Im going to give the answer, so stop reading if you want to work it out yourself.

the answer is, I thought, a pretty elegant application of Markov chains. i.e., suppose I start in a state with 0 heads in a row (call this s0) and call my expectation value to achieve the goal (get 2 heads in a row) x0. then, starting from here, I can either get a heads (I transition to state s1) or a tails (I stay in state s0). in either case I’ve used up 1 flip so,

x0 = 1/2 (x0+1) + 1/2 (x1+1)

starting from s1, I have 1/2 probability to go back to s0 and 1/2 to go to s2, i.e. to complete the goal, so

x1 = 1/2 (x0+1) + 1/2 (1)

this is a (linear) system of 2 equations in 2 unknowns, which I can therefore solve. the solution is,

M**-1 x V

where M**-1 = inverse of M,

M_00 = 1/2

M_01 = M_10 = -1/2

M_11 = 1

and V = 1 (a column vector)

M**-1 has elements,

_00 = 4

_01 = _10 = 2

_11 = 2

and so the solution for the expectation value of the number of coin flips to get 2 heads in a row is,

4 + 2 = 6

now, I can generalize this to a weighted coin, i.e. the probability to get a heads is p and the probability to get a tails is q=(1-p). in this case I have,

x0 = q*(x0+1) + p*(x1+1)

x1 = q*(x0+1) + p*(1)

==>

M_00 = p

M_01 = -p

M_10 = -q

M_11 = 1

M**-1 =

_00 = 1/p**2

_01 = 1/p

_10 = 1/p**2 -1/p

_11 = 1/p

and x0 = 1/p**2 + 1/p

generalizing even more to a streak of n heads in a row, I get

M_00 = p

M_i0 = -q

M_i(i+1) = -p

M_ii = 1

M_ij = 0, otherwise

with solution

x0 = sum(x**i, i=1 to n)

= sum(x**i, i=0 to n) – 1

where x = 1/p.

this can be evaulated explicitly as,

(x**(n+1) – 1)/(x – 1) – 1 =

(x**(n+1) – x)/(x – 1)

this can be adapted to hitting streaks if p is the probability to get a hit in any given game. looking at historical values for hits per plate appearence I come up with ~0.25 as the average. for a really great season, i.e. Lajoie this might be 0.4. For a great season, i.e. Williams or DiMaggio 1941 it might be 0.35. suppose the mean plate appearences per game is 5, then the probability to get a hit is

1 – (1-p)**5

which for the numbers above is ~ 0.75 for the mean and ~ 0.9 for a great season.

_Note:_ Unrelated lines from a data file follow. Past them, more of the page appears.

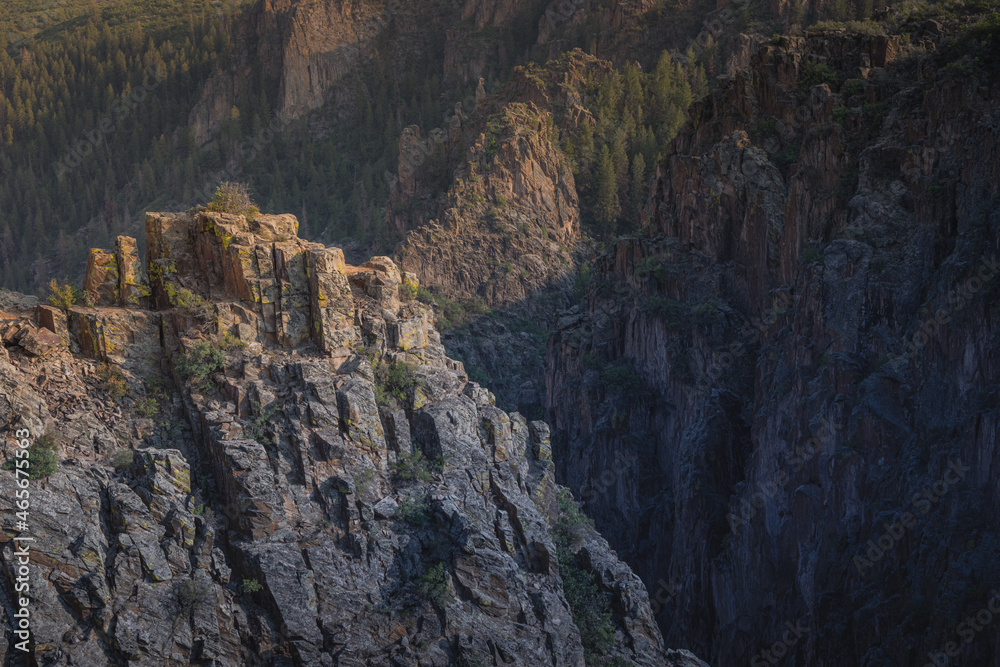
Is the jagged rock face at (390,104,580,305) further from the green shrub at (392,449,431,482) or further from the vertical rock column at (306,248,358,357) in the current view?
the green shrub at (392,449,431,482)

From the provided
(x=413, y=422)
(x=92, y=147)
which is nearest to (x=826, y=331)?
(x=413, y=422)

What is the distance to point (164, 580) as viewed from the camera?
27891mm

ergo, the expectation value for the number of games one must play to get hits in 56 in a row ranges from

p = 0.75 ==> 39 million

p = 0.90 ==> 3641

interestingly, if a player with p=0.9 gets to game 55, then the expectation value, x55, is still 365, i.e. there is a 90% chance they will achieve game 56, but that 10% chance that they wont pulls the mean to much larger values. so, I think this is in some ways a good illustration of how the expectation value is really a very blunt measure of probability.